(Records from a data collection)
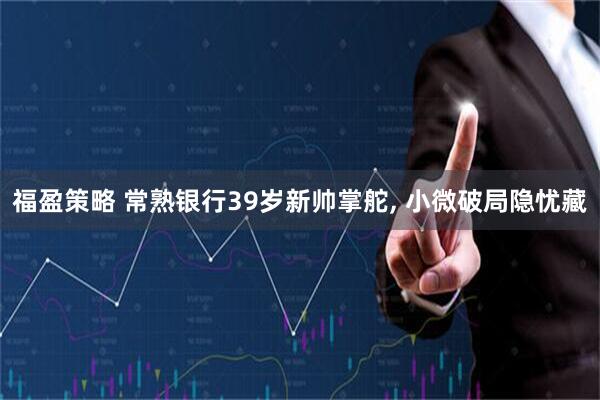 福盈策略 常熟银行39岁新帅掌舵, 小微破局隐忧藏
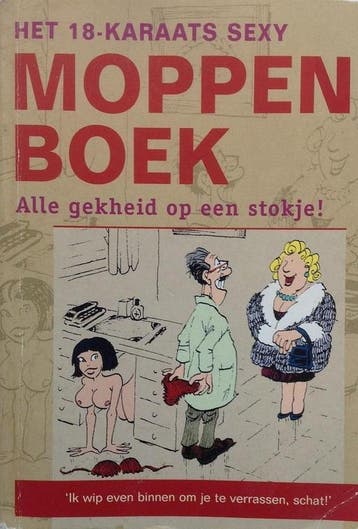 Het 18-karaats sexy moppen boek 9789043804950, Verzenden, Zo goed als nieuw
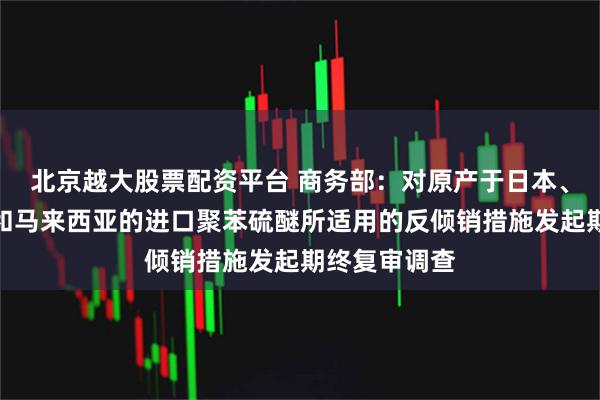 北京越大股票配资平台 商务部：对原产于日本、美国、韩国和马来西亚的进口聚苯硫醚所适用的反倾销措施发起期终复审调查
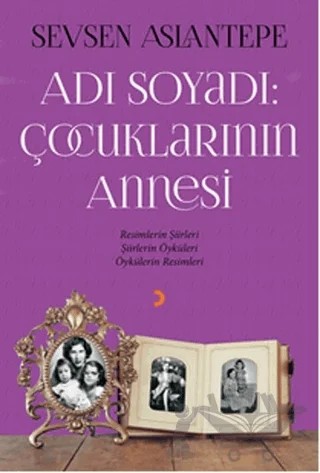 Adı Soyadı: Çocuklarının Annesi – Sevsen Aslantepe – Cinius Yayınları kitap kapağı
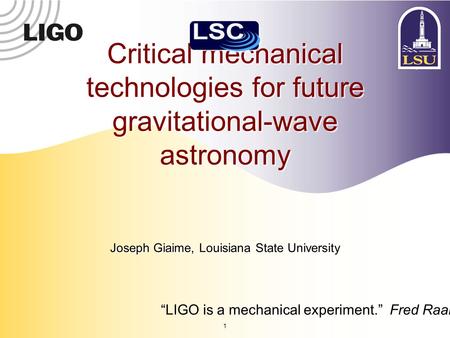 1 Critical mechanical technologies for future gravitational-wave astronomy Joseph Giaime, Louisiana State University “LIGO is a mechanical experiment.”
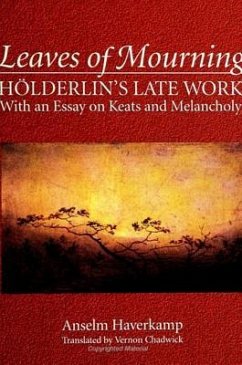 Leaves of Mourning: Holderlin's Late Work - With an Essay on Keats and Melancholy - Haverkamp, Anselm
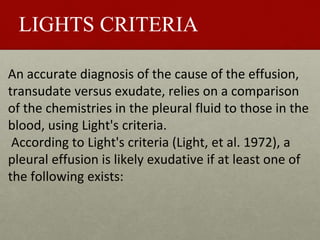 LIGHTS CRITERIA
An accurate diagnosis of the cause of the effusion,
transudate versus exudate, relies on a comparison
of the chemistries in the pleural fluid to those in the
blood, using Light's criteria.
According to Light's criteria (Light, et al. 1972), a
pleural effusion is likely exudative if at least one of
the following exists:
 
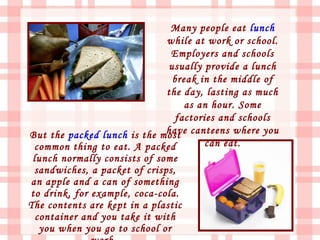 Many people eat lunch
                              while at work or school.
                                Employers and schools
                               usually provide a lunch
                                break in the middle of
                              the day, lasting as much
                                   as an hour. Some
                                factories and schools
But the packed lunch is the most canteens where you
                              have
  common thing to eat. A packed        can eat.
 lunch normally consists of some
 sandwiches, a packet of crisps,
an apple and a can of something
to drink, for example, coca-cola.
The contents are kept in a plastic
  container and you take it with
   you when you go to school or
 
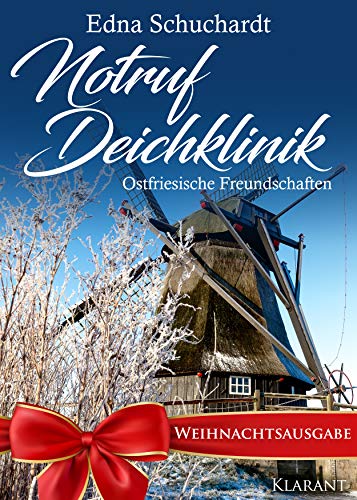 Buchcover: Notruf Deichklinik. Ostfriesische Freundschaften: Sonderausgabe (Ostfriesland Roman 8)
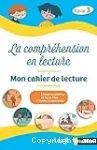 La compréhension en lecture : mon cahier de lecture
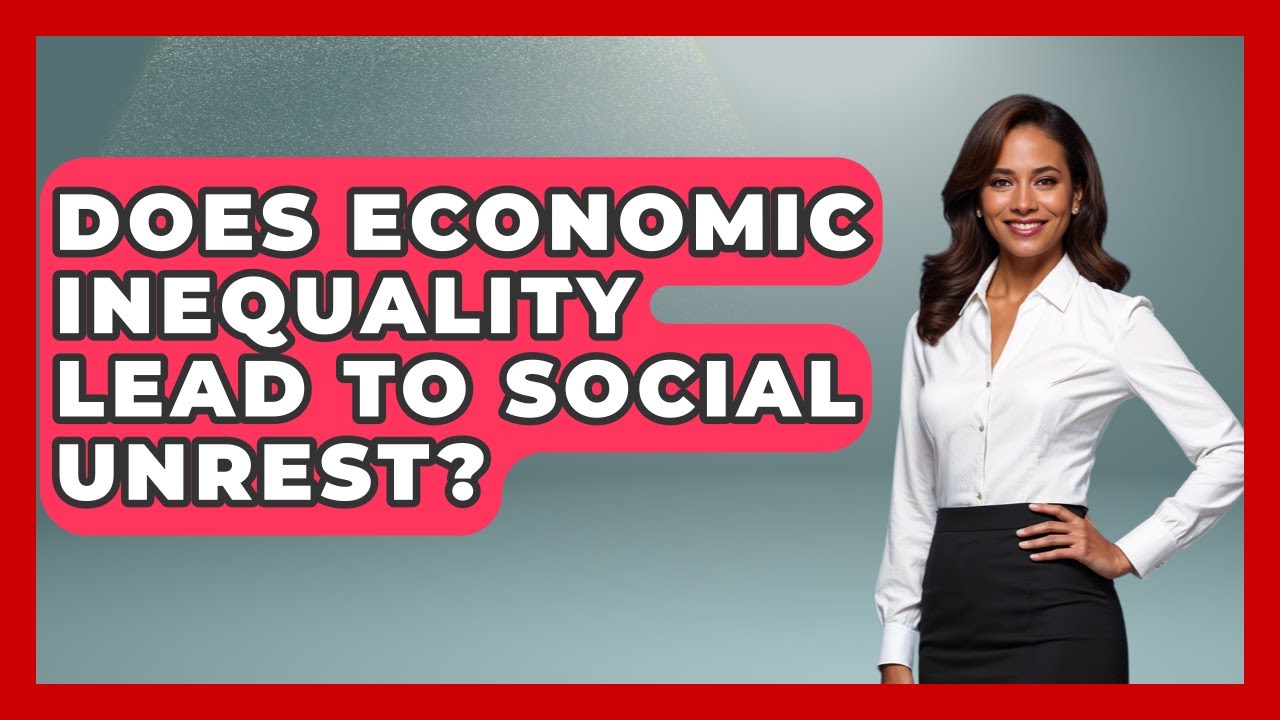 Does Economic Inequality Lead to Social Unrest? | Social Issues For Everyone News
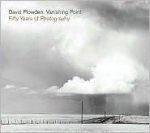 David Plowden Vanishing Point Fifty Years Of Photography
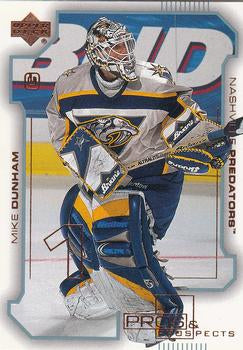 #48 Mike Dunham - Nashville Predators - 2000-01 Upper Deck Pros & Prospects Hockey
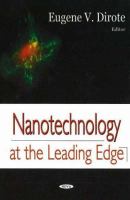 Nanotechnology at the leading edge /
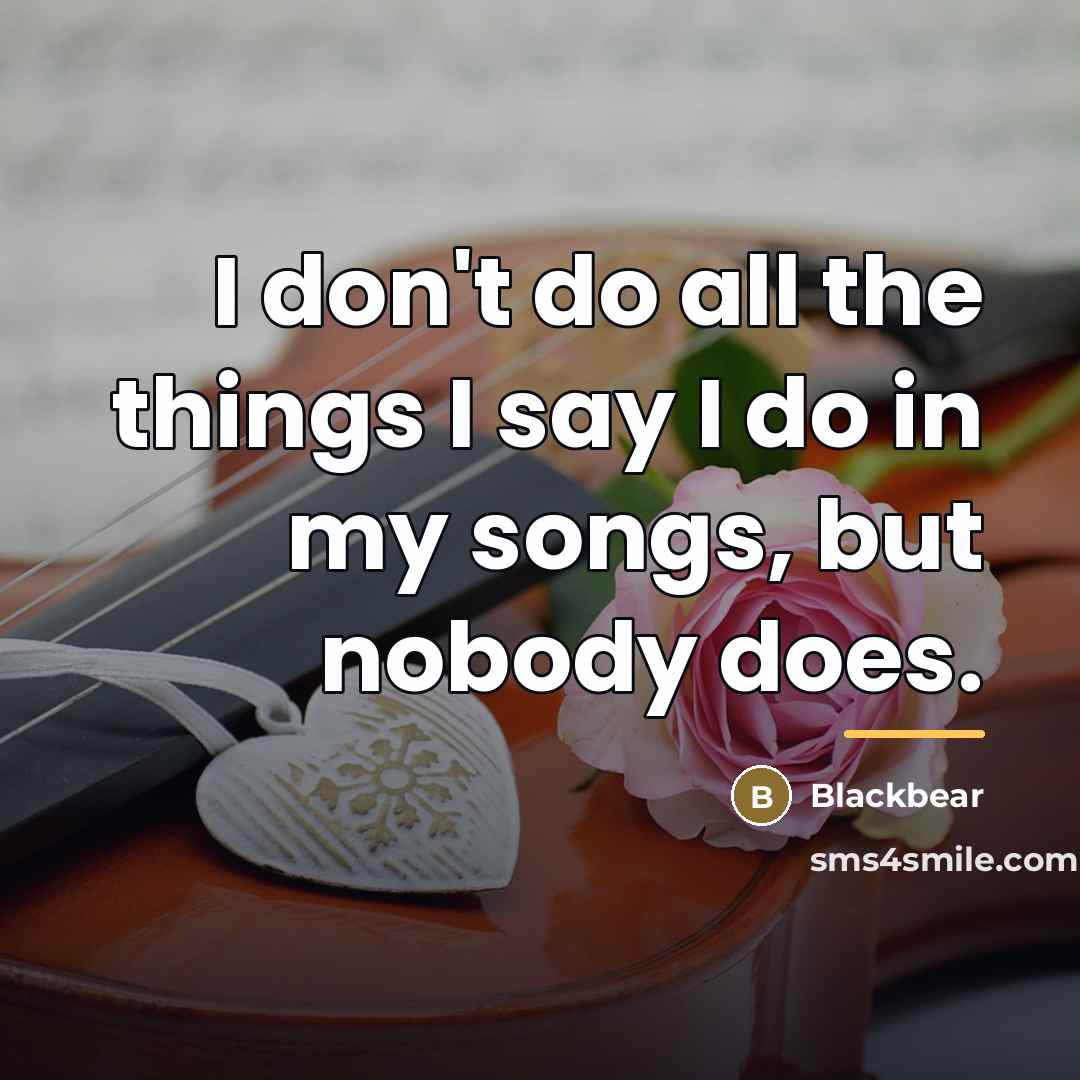 “I don't do all the things I say I do…” quote by Blackbear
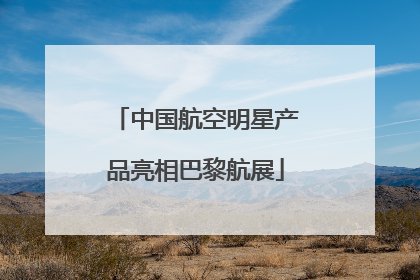 中国航空明星产品亮相巴黎航展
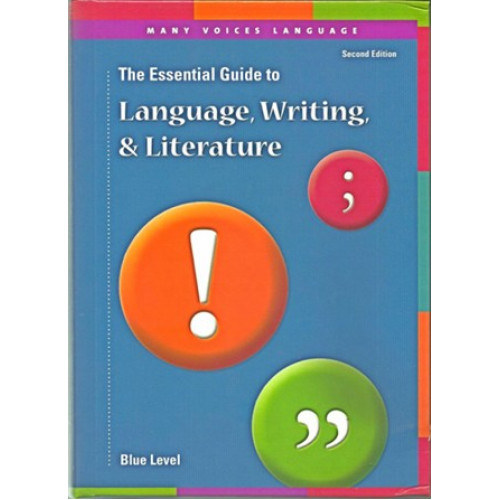 The Essential Guide to Language, Writing and Literature Blue Level (A nyelv, az rs s az irodalom alapvet tmutatja angol nyelven)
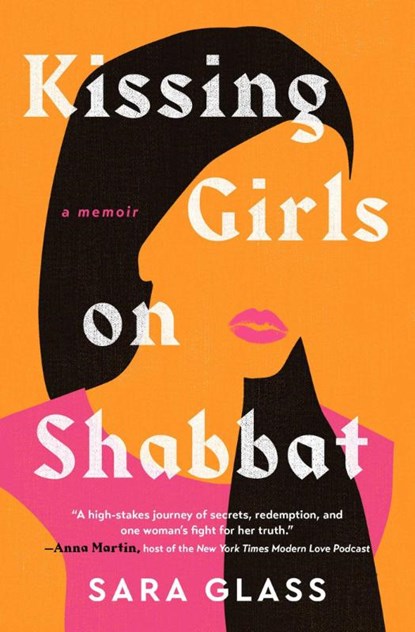 Kissing Girls on Shabbat, Sara Glass - Paperback - 9781668031223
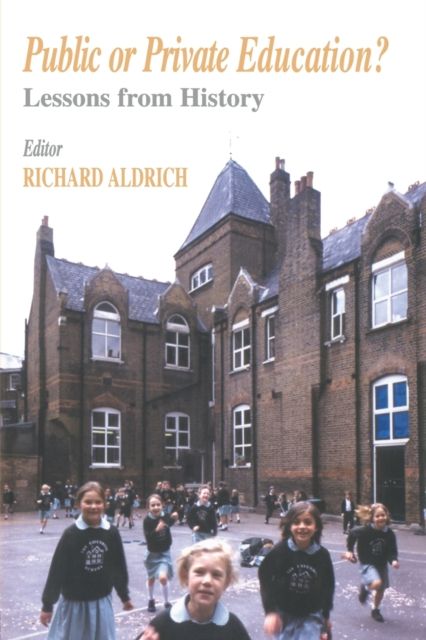 Public or Private Education? : Lessons from History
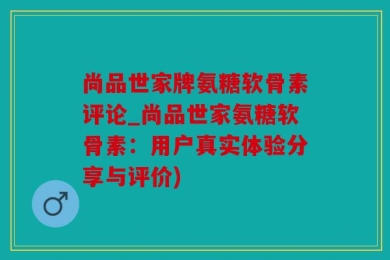 尚品世家牌氨糖软骨素评论_尚品世家氨糖软骨素：用户真实体验分享与评价)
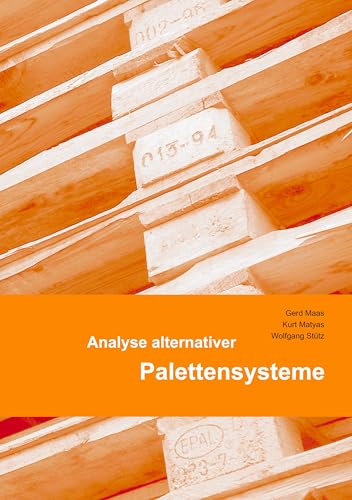 Analyse alternativer Palettensysteme von Books on Demand GmbH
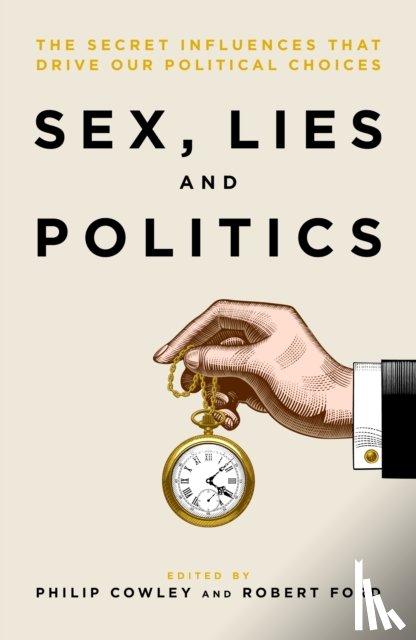 Cowley, Philip, Ford, Robert - Sex, Lies and Politics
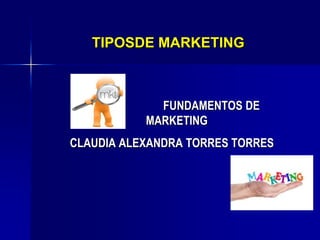 TIPOSDE MARKETING
FUNDAMENTOS DE
MARKETING
CLAUDIA ALEXANDRA TORRES TORRES
 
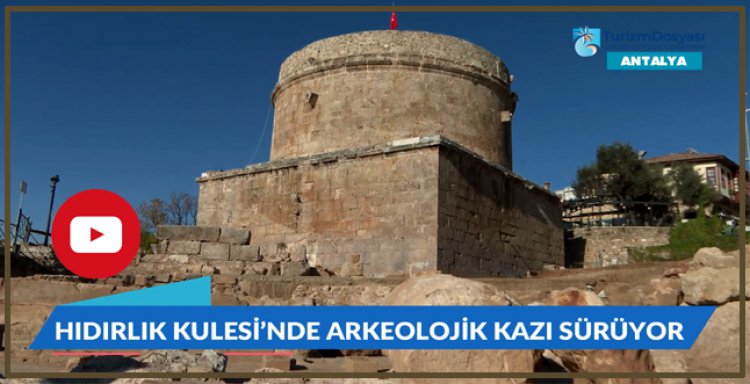 HIDIRLIK KULESİ’NDE ARKEOLOJİK KAZI SÜRÜYOR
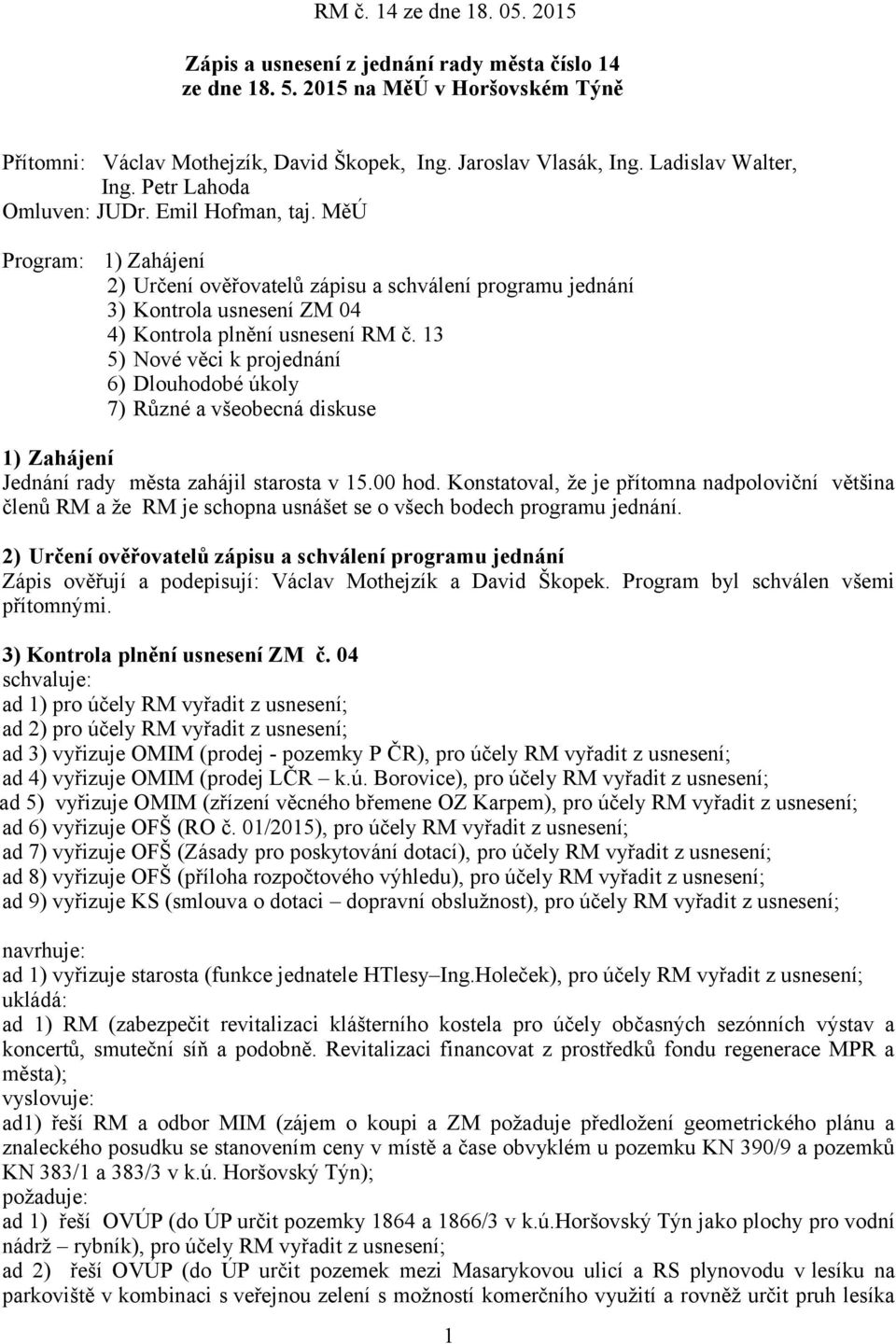 13 5) Nové věci k projednání 6) Dlouhodobé úkoly 7) Různé a všeobecná diskuse 1) Zahájení Jednání rady města zahájil starosta v 15.00 hod.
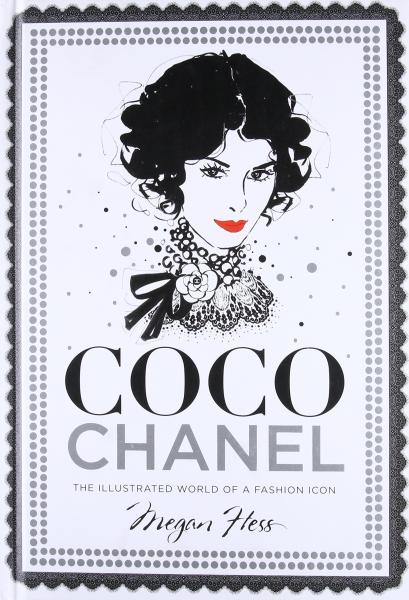 обложка книги Coco Chanel: The Illustrated World of a Fashion Icon книга Coco Chanel: The Illustrated World of a Fashion Icon, автор: Megan Hess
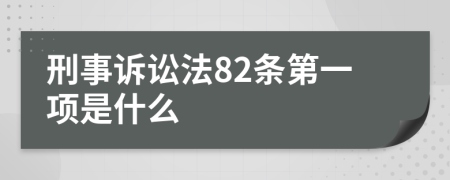 刑事訴訟法82條第一項(xiàng)是什么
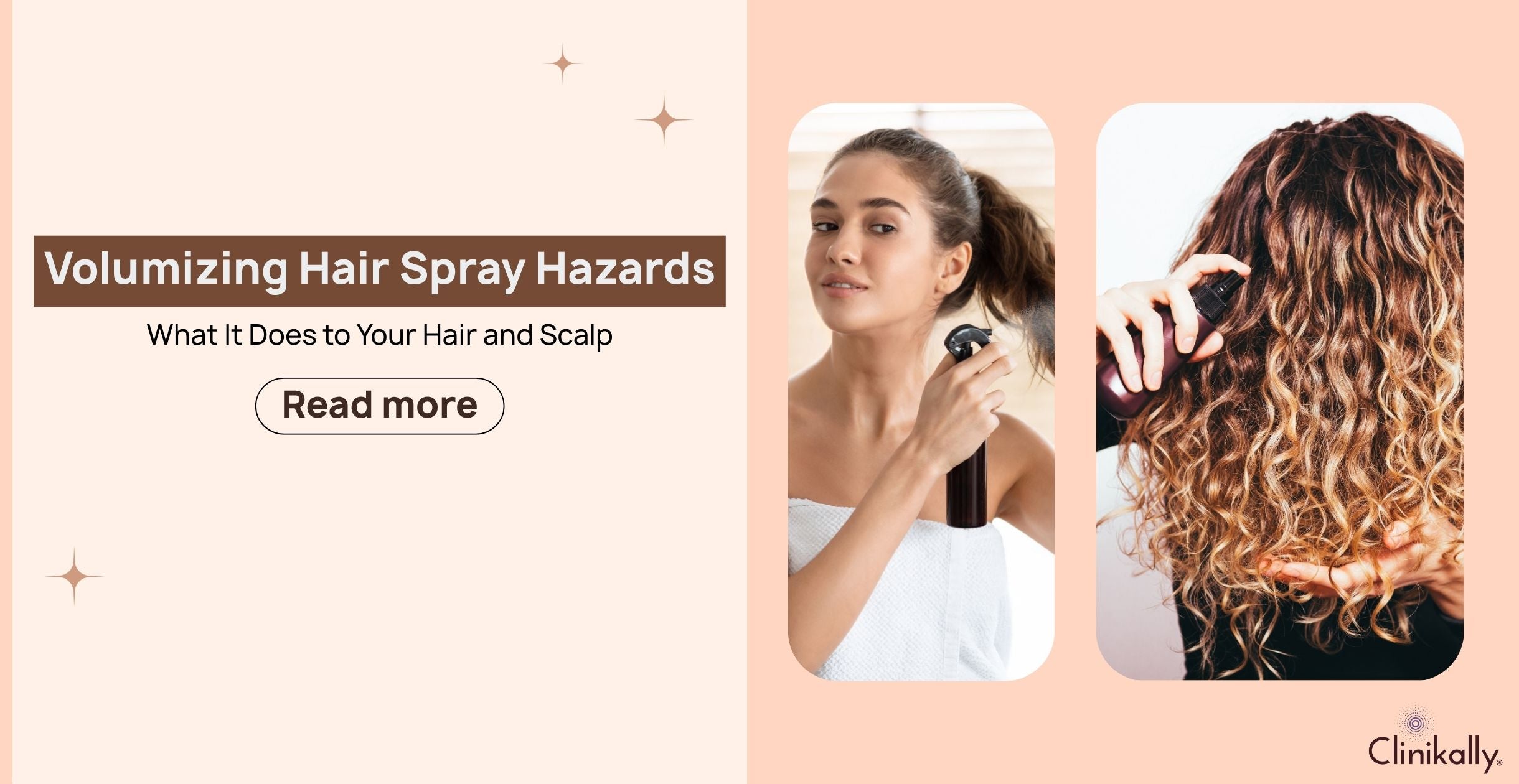 Volumizing Hair Spray Hazards: What It Does to Your Hair and Scalp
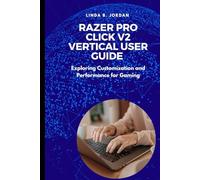 Razer Pro Click V2 Vertical User Guide: Exploring Customization and Performance for Gaming
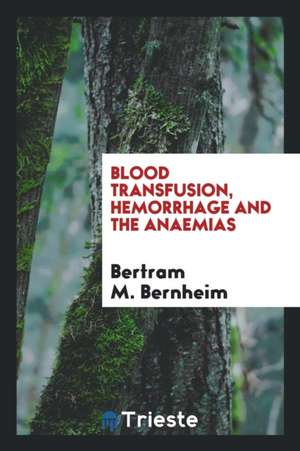 Blood Transfusion, Hemorrhage and the Anaemias de Bertram M. Bernheim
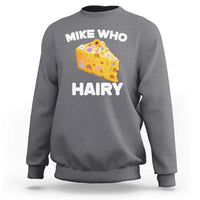 Funny Mike Who Cheese Hairy Sweatshirt Inappropriate Adult Humor Floral Cheese - Wonder Print Shop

Directions for this task — Whenever "packed" occurs in a line of the entries, copy that line.

Reply to the task —
But the packed lunch is the most canteens where you
  common thing to eat. A packed        can eat.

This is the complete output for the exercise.